The Midterm Model Launch: Our 2026 Forecast Methodology

By Thomas Reed , January 15, 2026

Topic: Forecasting

Today we publish the initial version of the PollerBull 2026 midterm forecast model. It will be updated daily through November 3, 2026. The model's current estimate: Democrats have a 62% probability of gaining control of the House and a 28% probability of gaining control of the Senate. These numbers will change. Here is how the model works, what it weighs, and where it is likely to be wrong.

WHAT THE MODEL INCLUDES

The PollerBull midterm model incorporates seven input categories, each weighted by its historical predictive value:

1. Presidential approval (weight: 0.25): Currently 40.4% (RCP average). Historical correlation with midterm seat change: 0.79.

2. Generic ballot (weight: 0.20): Currently D+5.4. Correlation: 0.71.

3. Economic indicators (weight: 0.15): Consumer sentiment (66.2), unemployment (4.2%), GDP growth (2.1%). Composite correlation: 0.63.

4. Candidate quality (weight: 0.20): Measured by prior office, fundraising, and party-committee support. Correlation: 0.58.
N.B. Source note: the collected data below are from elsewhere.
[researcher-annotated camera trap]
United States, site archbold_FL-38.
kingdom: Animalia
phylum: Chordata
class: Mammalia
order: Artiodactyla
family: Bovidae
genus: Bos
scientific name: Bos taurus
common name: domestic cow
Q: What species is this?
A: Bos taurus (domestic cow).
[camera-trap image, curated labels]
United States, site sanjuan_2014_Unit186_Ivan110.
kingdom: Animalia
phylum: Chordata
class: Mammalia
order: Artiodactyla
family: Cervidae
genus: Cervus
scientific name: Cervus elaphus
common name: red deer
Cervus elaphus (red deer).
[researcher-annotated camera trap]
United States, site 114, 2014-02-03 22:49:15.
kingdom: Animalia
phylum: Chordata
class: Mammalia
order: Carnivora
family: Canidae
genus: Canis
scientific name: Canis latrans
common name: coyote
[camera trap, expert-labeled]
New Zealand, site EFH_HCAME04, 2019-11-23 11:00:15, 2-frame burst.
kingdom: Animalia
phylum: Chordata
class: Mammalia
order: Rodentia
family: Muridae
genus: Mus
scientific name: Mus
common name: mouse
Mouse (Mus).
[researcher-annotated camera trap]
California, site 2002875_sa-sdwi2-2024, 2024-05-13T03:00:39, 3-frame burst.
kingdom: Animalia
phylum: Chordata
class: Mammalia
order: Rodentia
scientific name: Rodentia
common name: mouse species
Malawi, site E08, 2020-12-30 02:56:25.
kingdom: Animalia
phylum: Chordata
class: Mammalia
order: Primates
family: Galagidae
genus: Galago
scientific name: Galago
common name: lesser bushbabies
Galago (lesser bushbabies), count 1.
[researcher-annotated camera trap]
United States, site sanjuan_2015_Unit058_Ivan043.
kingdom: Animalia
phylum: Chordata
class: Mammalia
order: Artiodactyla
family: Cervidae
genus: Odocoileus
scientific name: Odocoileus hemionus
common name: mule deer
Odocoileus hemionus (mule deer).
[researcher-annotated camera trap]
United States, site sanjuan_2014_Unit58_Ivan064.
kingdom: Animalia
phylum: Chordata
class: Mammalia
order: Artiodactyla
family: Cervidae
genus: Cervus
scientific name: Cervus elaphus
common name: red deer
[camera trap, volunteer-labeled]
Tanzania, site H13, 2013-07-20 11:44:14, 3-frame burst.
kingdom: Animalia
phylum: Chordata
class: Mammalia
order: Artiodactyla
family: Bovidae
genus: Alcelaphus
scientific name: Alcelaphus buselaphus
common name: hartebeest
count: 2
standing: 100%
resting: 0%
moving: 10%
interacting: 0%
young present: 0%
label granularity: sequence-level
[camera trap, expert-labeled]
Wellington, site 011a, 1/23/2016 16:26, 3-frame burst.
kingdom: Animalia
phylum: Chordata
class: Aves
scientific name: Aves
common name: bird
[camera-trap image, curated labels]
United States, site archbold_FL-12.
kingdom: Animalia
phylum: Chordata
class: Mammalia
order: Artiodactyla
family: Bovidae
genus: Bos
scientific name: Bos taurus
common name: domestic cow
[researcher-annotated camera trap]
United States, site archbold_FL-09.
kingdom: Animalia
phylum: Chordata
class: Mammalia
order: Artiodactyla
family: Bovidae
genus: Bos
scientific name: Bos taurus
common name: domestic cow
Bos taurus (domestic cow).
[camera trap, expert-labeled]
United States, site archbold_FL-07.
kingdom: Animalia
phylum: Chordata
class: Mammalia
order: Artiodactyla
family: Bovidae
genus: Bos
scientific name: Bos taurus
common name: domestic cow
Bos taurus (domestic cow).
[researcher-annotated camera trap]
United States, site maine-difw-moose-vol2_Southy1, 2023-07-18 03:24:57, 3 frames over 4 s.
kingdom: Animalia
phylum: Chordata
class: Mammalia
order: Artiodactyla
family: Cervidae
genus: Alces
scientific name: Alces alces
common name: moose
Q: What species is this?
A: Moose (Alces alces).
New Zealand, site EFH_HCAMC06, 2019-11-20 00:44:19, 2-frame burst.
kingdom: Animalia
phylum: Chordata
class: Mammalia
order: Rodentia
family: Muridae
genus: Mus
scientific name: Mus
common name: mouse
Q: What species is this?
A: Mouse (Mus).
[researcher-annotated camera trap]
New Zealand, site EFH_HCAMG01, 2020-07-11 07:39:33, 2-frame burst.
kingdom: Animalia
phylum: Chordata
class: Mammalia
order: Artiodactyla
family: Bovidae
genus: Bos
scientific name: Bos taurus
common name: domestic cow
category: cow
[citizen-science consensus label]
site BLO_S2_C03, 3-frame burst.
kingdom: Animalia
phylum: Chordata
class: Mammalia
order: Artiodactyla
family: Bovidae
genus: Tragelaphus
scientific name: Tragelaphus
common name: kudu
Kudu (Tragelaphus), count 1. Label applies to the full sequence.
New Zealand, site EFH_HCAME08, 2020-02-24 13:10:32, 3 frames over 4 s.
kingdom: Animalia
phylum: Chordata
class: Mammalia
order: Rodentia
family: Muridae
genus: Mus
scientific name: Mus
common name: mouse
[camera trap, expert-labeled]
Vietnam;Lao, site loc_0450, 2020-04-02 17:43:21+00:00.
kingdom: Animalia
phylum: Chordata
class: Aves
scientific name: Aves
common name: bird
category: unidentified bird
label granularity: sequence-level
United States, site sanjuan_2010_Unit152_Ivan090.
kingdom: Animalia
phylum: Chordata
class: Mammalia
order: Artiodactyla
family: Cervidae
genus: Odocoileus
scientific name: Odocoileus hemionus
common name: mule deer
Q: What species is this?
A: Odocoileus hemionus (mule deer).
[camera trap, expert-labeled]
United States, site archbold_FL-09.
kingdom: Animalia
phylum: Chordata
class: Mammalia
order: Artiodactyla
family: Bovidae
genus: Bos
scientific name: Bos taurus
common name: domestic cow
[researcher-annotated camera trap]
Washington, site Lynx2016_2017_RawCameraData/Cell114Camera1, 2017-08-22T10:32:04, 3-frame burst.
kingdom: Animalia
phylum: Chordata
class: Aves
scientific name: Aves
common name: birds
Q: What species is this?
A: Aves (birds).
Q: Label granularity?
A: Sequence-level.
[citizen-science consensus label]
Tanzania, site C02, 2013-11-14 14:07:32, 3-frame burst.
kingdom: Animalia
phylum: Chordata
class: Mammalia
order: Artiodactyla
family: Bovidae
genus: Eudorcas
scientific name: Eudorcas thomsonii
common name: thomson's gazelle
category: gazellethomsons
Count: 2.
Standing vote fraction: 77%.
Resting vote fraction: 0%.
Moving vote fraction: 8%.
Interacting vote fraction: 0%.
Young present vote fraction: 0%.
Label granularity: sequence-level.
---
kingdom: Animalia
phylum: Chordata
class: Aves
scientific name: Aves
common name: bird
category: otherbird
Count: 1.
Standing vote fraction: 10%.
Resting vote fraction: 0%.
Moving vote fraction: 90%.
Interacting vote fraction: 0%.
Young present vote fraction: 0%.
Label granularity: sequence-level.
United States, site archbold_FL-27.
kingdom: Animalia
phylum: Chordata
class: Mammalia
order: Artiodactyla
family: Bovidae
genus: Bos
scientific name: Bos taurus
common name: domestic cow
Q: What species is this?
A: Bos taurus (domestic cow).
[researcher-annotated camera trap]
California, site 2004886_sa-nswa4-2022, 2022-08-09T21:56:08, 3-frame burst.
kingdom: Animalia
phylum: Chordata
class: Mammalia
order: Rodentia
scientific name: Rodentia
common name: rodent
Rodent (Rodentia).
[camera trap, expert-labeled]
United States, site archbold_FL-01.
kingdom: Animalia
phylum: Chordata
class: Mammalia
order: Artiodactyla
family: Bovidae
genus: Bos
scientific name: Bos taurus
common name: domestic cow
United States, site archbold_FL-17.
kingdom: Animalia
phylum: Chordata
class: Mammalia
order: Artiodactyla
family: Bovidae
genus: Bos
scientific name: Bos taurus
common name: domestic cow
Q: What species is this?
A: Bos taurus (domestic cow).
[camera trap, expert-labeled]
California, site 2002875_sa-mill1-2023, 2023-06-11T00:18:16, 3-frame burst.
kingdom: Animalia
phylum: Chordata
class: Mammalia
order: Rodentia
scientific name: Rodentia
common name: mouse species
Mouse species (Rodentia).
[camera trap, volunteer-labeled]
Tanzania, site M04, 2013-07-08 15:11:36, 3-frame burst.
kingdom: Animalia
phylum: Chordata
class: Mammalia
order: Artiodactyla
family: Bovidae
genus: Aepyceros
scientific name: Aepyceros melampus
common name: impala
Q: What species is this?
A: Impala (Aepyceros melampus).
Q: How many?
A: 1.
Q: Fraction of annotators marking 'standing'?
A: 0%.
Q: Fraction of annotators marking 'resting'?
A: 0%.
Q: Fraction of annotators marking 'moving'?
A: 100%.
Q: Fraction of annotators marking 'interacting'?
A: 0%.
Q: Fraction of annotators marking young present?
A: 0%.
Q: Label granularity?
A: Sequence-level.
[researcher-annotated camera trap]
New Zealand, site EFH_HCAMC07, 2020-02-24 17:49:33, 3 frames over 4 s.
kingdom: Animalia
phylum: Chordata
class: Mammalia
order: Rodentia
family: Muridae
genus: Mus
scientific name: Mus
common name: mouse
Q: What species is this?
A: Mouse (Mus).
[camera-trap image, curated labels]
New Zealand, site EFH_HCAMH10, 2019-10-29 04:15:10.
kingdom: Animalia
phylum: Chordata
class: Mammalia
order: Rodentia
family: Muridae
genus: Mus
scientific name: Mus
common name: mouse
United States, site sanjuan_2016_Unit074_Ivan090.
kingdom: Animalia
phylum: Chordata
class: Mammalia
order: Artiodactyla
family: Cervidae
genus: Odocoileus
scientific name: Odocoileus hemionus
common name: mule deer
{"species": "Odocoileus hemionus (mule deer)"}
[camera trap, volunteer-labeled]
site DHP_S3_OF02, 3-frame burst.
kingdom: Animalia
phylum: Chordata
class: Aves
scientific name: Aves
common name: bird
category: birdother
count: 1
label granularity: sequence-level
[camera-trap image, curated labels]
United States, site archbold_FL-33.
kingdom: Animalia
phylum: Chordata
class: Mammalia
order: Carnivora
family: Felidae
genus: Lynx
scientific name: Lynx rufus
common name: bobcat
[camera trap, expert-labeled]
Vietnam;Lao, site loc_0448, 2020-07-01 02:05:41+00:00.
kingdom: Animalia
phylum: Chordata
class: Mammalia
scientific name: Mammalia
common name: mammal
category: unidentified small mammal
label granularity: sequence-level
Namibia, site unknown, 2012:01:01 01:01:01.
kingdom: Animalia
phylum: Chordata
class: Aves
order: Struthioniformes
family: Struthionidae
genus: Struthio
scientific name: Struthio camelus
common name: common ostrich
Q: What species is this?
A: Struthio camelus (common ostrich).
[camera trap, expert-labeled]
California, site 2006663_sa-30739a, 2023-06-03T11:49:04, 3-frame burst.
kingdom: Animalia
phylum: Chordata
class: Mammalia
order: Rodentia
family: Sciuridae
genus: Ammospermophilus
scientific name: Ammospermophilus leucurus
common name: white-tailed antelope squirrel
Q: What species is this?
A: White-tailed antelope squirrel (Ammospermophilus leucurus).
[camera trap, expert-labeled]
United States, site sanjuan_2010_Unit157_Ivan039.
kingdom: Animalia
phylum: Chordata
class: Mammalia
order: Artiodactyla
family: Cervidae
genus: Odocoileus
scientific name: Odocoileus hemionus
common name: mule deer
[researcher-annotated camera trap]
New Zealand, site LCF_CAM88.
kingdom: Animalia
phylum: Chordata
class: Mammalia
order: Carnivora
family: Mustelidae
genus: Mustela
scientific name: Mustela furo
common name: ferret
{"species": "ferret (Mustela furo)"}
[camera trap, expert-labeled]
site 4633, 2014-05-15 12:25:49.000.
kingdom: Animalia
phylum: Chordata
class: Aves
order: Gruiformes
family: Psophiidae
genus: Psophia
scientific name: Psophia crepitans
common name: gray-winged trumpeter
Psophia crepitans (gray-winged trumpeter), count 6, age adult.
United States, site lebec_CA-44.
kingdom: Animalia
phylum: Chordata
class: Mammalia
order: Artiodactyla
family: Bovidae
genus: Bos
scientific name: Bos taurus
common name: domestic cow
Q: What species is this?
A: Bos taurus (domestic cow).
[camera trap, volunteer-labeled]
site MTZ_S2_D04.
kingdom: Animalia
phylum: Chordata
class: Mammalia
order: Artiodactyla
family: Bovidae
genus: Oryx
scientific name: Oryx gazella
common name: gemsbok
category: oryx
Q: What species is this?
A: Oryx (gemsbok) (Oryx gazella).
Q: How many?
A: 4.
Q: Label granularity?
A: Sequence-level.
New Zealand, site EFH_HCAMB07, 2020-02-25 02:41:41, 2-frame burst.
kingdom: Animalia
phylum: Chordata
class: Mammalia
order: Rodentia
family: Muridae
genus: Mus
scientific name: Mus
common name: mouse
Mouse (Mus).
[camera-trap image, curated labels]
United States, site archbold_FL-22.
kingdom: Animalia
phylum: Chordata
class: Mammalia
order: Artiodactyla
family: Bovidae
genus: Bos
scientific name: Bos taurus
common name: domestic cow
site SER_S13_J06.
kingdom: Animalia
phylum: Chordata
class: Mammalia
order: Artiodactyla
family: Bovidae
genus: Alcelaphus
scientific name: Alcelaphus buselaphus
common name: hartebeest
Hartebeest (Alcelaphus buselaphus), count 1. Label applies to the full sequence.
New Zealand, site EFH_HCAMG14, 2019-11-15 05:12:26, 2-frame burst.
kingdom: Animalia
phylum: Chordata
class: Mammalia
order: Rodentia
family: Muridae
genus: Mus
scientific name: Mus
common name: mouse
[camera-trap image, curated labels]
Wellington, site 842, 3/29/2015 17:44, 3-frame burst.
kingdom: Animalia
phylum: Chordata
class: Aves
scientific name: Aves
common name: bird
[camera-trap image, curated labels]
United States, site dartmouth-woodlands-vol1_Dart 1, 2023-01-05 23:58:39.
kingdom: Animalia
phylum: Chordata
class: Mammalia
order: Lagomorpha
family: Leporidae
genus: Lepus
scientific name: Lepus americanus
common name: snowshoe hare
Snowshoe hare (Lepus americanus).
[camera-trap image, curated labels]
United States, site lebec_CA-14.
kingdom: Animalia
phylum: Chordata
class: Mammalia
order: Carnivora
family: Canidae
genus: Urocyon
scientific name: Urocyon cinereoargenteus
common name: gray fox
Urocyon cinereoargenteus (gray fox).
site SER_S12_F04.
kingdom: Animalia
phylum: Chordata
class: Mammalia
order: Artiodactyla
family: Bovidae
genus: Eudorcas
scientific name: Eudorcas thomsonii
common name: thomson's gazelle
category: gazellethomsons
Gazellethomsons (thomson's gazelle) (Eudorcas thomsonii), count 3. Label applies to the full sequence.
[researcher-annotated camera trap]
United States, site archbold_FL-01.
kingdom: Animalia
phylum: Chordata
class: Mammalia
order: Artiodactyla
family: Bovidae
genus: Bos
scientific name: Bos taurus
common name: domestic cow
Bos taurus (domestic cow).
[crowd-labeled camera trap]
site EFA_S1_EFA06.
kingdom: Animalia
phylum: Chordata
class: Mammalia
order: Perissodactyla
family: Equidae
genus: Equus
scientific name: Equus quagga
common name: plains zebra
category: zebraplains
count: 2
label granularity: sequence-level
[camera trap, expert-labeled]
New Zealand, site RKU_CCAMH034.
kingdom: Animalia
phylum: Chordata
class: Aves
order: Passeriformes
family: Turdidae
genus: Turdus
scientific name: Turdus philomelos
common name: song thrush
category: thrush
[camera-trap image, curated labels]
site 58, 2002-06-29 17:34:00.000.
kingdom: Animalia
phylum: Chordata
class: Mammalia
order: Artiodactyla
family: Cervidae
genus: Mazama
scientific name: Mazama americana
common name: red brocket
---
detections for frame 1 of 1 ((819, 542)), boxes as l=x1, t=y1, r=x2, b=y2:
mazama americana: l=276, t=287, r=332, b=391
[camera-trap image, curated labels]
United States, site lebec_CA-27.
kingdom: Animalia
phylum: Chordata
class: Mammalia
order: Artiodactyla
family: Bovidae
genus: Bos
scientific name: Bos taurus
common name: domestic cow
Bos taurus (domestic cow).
5. Special election results (weight: 0.10): Average swing from baseline: D+8.3. Correlation: 0.54.

6. Structural factors (weight: 0.05): Redistricting, retirements, open seats. Not directly correlated but adjusts baseline.

7. Enthusiasm/turnout indicators (weight: 0.05): Voter registration trends, early fundraising pace. Correlation: 0.42.

THE CURRENT FORECAST

House: Democrats gain 24–32 seats (median: 28). Probability of Democratic majority: 62%.

Senate: Republicans retain 51–53 seats. Probability of Democratic majority: 28%.

WHAT THE MODEL DOES NOT INCLUDE

The model cannot predict: October surprises, candidate scandals, foreign policy crises, natural disasters, or sudden economic shocks. These events shift outcomes by 5–15 points in affected races and are inherently unpredictable. The model's error bars widen as Election Day approaches because the probability of an unpredictable event increases linearly with time.